In summary: without recognition of the right of our populations to access information held in trust on their behalf by public agencies, there can be little progress with making the several issues of survival priority items in an informed public space.

Access to/freedom of information laws, for instance, form part of a society’s toolkit to assist it in getting to the bottom of issues affecting it. This, some of us assert, is a question of legal right and not a privilege extended by benevolent governments.

Caribbean countries that have refused to either pass such legislation or ensure that its existing form is meaningful are in breach of the kind of relationship that acknowledges such a right.

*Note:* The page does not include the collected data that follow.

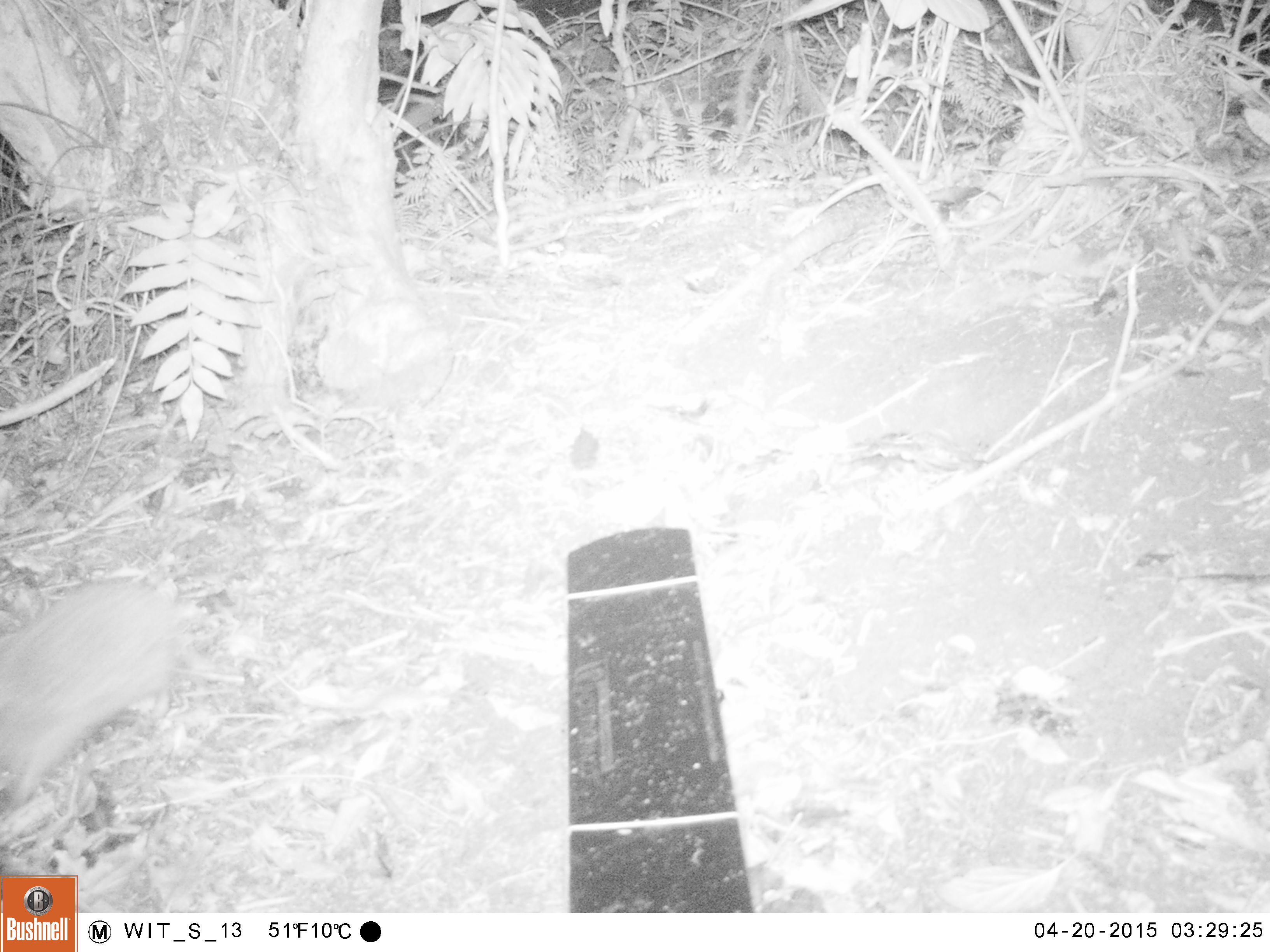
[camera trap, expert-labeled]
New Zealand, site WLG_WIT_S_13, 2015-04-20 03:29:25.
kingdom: Animalia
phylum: Chordata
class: Mammalia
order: Eulipotyphla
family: Erinaceidae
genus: Erinaceus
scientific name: Erinaceus europaeus europaeus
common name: european hedgehog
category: hedgehog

Furthermore, all our countries have signed onto a multiplicity of global commitments with explicit obligations to ensure that citizens have a legal right to access information held by public entities – albeit with a narrow selection of widely-acceptable exceptions.

I can cite several such commitments under the thematic banners of Open Government, Maximum Disclosure, and other undertakings related to satisfaction of the requirements of what is described as “the public interest.”

When the Sustainable Development Goals (SDGs) were being negotiated, for instance, media development groups all lobbied vociferously for the assurance that public access to information should form part of this global thrust to pursue a developmental paradigm that was sustainable. Such an aspiration is now found in Target 16.10 of the SDGs.

There is also the hemispheric Escazu Agreement on Access to Information, Public Participation and Justice in Environmental Matters in Latin America and the Caribbean. (As far as I am aware and from the available literature, T&T, Barbados, The Bahamas, and Suriname are not signatories to/have not ratified this.)

Among the several uses of this resource is an ability to acquaint journalists and other citizens with the information they require to make sense of public affairs. Last week we advised regional journalists that their investigations need not stop at the point where a public official says “no” to you - the norm in too many instances.

The MIC had established a regional “ATI Help Desk” to assist in taking difficult cases several steps further. But even if such a mechanism did not exist, the existence of an ATI/FOI law in Caribbean countries provides a theoretical avenue for access.

Both the UNESCO focus on “the environmental crisis” – and there are those who do not agree that we confront a profoundly serious “crisis” – and the MIC study establish key linkages between media and civil society performance and the capacity of people to intervene meaningfully in their present and future.

UNESCO expressed the challenge by declaring the concept of sustainable development “in jeopardy”, meaning that “the triple planetary crisis—climate change, biodiversity loss, and air pollution - along with their connections to public health issues, the need to strengthen democracy, to tackle dis-/misinformation on digital platforms, among other issues have become major challenges for humanity.”

I am not sure whether all of last week’s Caribbean celebrants understood the gravity of such a declaration by the world body. On the evidence, UNESCO has not engaged in alarmist hyperbole. Neither has the MIC overstated the case for greater openness in the management of officially held information.

In both instances, these ambitions confront a pervasive culture of secrecy; the right to know being a chronic omission in the practice of governance.

Take a close look at the issues occupying the news agendas of the region and tell me in which instance has the absence of open governance not been at the root of numerous current crises.

UNESCO’s admonition and the MIC work programme could not possibly have been more on target.